UNEMPLOYMENT soared to a postwar record this month as thousands of school-leavers swelled the dole queues and workers were laid off. The underlying level of adult unemployment in Britain, after seasonal adjustment, rose by 49,400 on last month’s figure to reach 1,467,400. This is the biggest monthly rise for nearly five years, and brings the underlying total of unemployment to 6.2 per cent of the workforce. It is expected to rise still father.
The figures provoked uproar in the House of Commons, but Ministers refused to concede that the Government was to blame for the dramatic rise in the jobless. Mr John Biffen, the Chief Secretary to the Treasury, said after the figures were announced that they were “the price we must pay for continuing inflation”.
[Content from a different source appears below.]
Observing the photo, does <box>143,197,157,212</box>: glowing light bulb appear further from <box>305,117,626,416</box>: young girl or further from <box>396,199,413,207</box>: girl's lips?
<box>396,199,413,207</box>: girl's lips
The increase of school-leavers on the unemployment register is bound to continue next month. It is likely to bring the total of those seeking first jobs to a record. The 133,139 increase in unemployed school leavers in June was a record monthly rise. The increase in June last year was just more than 100,000. Unemployment has been rising sharply since last autumn. Many economists believe that the number of unemployed will top 2 million next year and could continue rising in 1982. Officials yesterday blamed much of the rise on continuing high pay rises, which they said are pricing people out of work. But they also drew attention to the effects of the global recession on world job prospects.
Mr Len Murray, General Secretary of the Trades Union Congress, said that the unemployment figures were the result of “two disastrous budgets”. The Government will probably be faced with more opposition with the numbers out of work already at levels not experienced since the 1930s and still climbing steeply.